Düsseldorf Will Replace Mendelssohn Statue
It may have taken 76 years, and they missed the composer’s bicentenary by three years, but Düsseldorf is finally about to replace the bronze statue of Felix Mendelssohn that the Nazis tore down in 1936 and later used for scrap metal. The recreated statue is to be re-installed September 27, at the entrance to the garden courtyard on the left of the city’s opera house.
Mendelssohn was the much-loved music director in Düsseldorf from 1833 to1835, his first paid position. He launched his tenure there, and also the revival of the music of Handel, with a performance of the oratorio “Israel in Egypt.” (Handel had been almost entirely forgotten in Germany at the time, except by scholars.) The original statue of Mendelssohn, sculpted by Clemens Buscher (1855-1916), had stood prominently in front of the opera house.
The 150,000 Euro reconstruction was paid for by private contributions from over 200 Düsseldorfers, after a campaign chaired by city’s mayor, Dirk Elbers. A representative of the committee, Bernd Dieckmann, was quoted in the press as saying, “It is long overdue, to restore Mendelssohn to his rightful place of honor in Düsseldorf. This barbaric act left a painful empty space in our city, which had not been filled.” Reconstructing the statue required working from only a few problematic photos in which the monument had an iron chain around its neck and a broken left arm. But the original plaster model had miraculously been preserved in the city’s museum.

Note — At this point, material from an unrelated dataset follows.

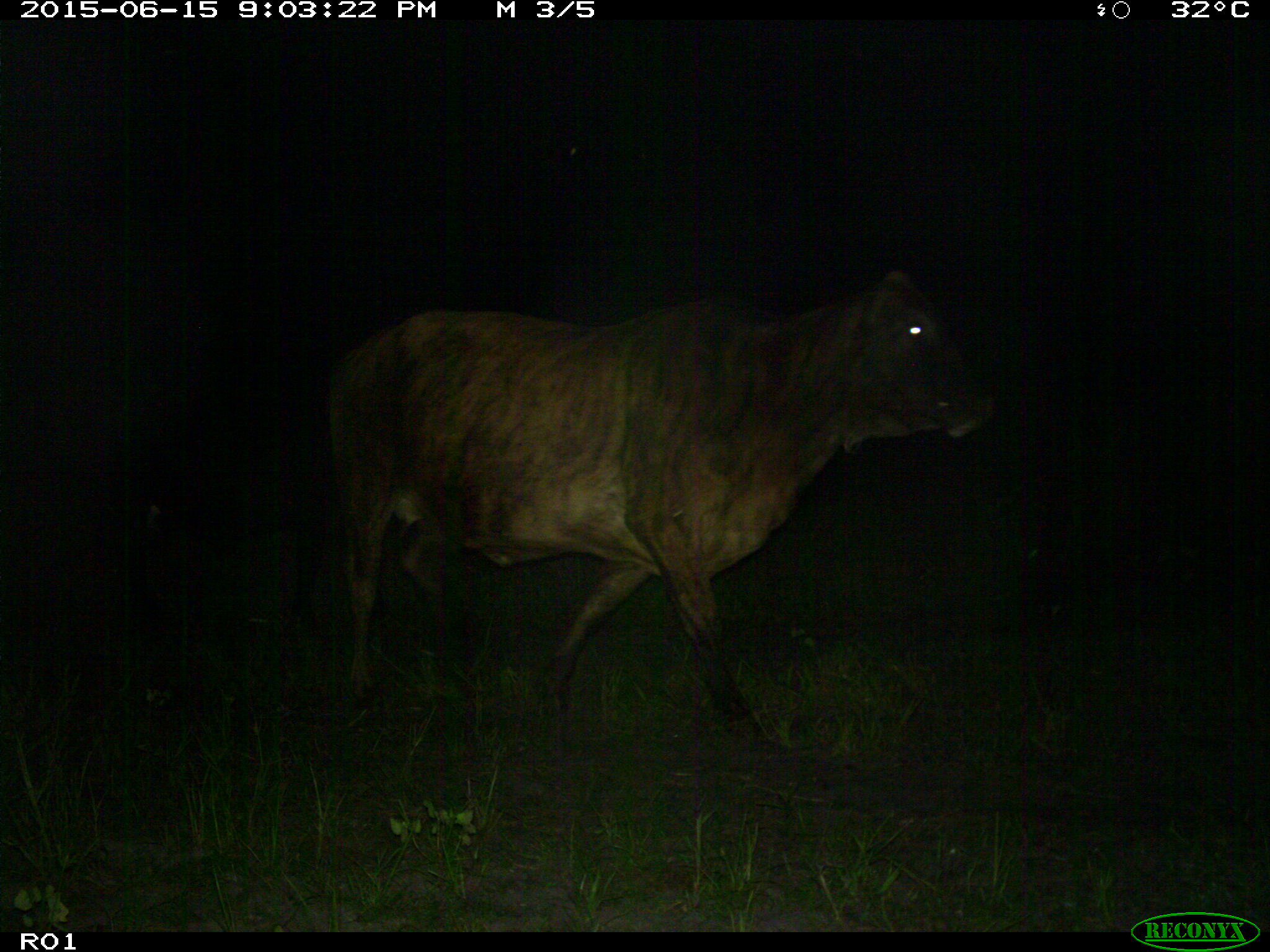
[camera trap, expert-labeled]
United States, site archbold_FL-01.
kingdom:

Mendelssohn left Düsseldorf when he took over the music directorship of Leipzig — a post he held until his early death in 1847 at age 38. Leipzig’s musical culture was so completely transformed by Mendelssohn that the city still bears his imprint, even after all of these years and in spite of Nazi efforts to efface his memory. It was largely due to Mendelssohn that the works of his then-forgotten Leipzig predecessor, Johann Sebastian Bach, were revived and his remaining manuscripts preserved. The gigantic monument to Mendelssohn in Leipzig was also destroyed by Nazis in 1936, although in this case it was in defiance of orders of the mayor, Carl Friedrich Goerdeler, who resigned in protest. Conductor Kurt Masur later worked tirelessly to rehabilitate Mendelssohn to his rightful place of honor in Leipzig, and also to replace Leipzig’s bronze and stone monument, which was finally recreated and rededicated four years ago (although not in its original location).
The re-installation ceremony in Düssledorf on September 27th will be celebrated with speeches and an all-Mendelssohn concert, including his “Lord, Hear My Prayer” for soprano, chorus and orchestra, as well as his Violin Concerto and “Italian” Symphony Nr. 4.